Source data →
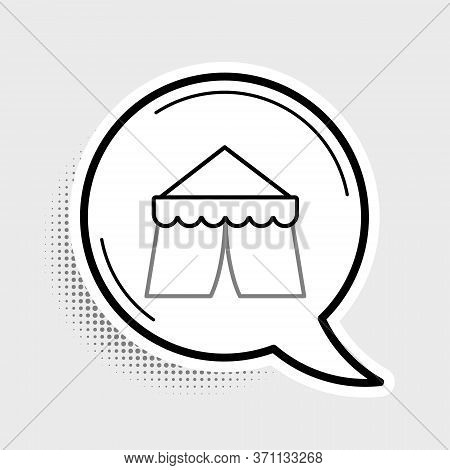 Line Circus Tent Icon Isolated On Grey Background. Carnival Camping Tent. Amusement Park. Colorful O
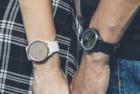 Garmin Vivomove HR Sport Hybrid Smartwatch Fitness Tracker
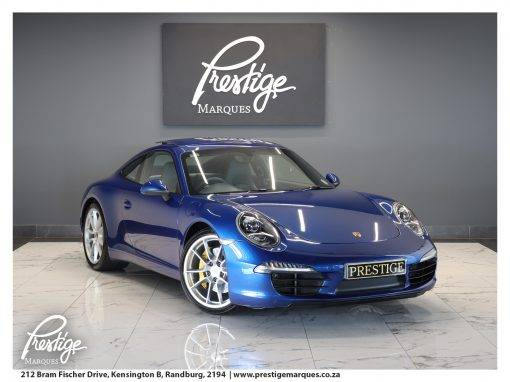 Porsche 911 991.1 Carrera S PDK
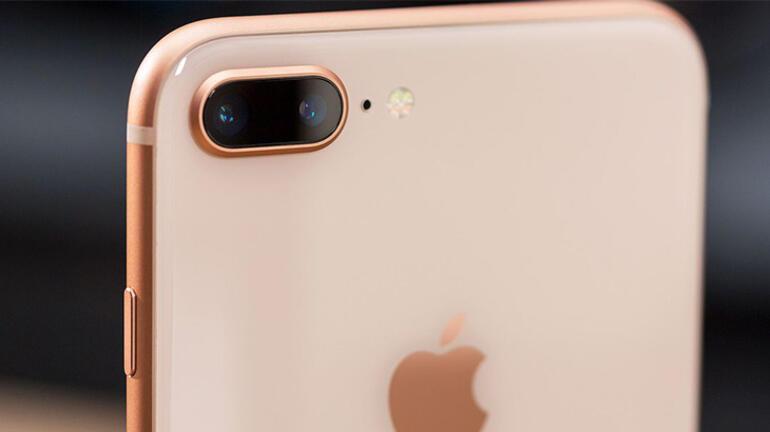 Telefonunuzu değiştirmeniz gerekebilir: iOS 15 alması beklenen iPhonelar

What to do →
The expected output is the lines from the line that contains "Garmin Vivomove HR" through the last line of the material, reproduced exactly, with both ends present and pictures absent.

Task output →
 Garmin Vivomove HR Sport Hybrid Smartwatch Fitness Tracker
 Porsche 911 991.1 Carrera S PDK
 Telefonunuzu değiştirmeniz gerekebilir: iOS 15 alması beklenen iPhonelar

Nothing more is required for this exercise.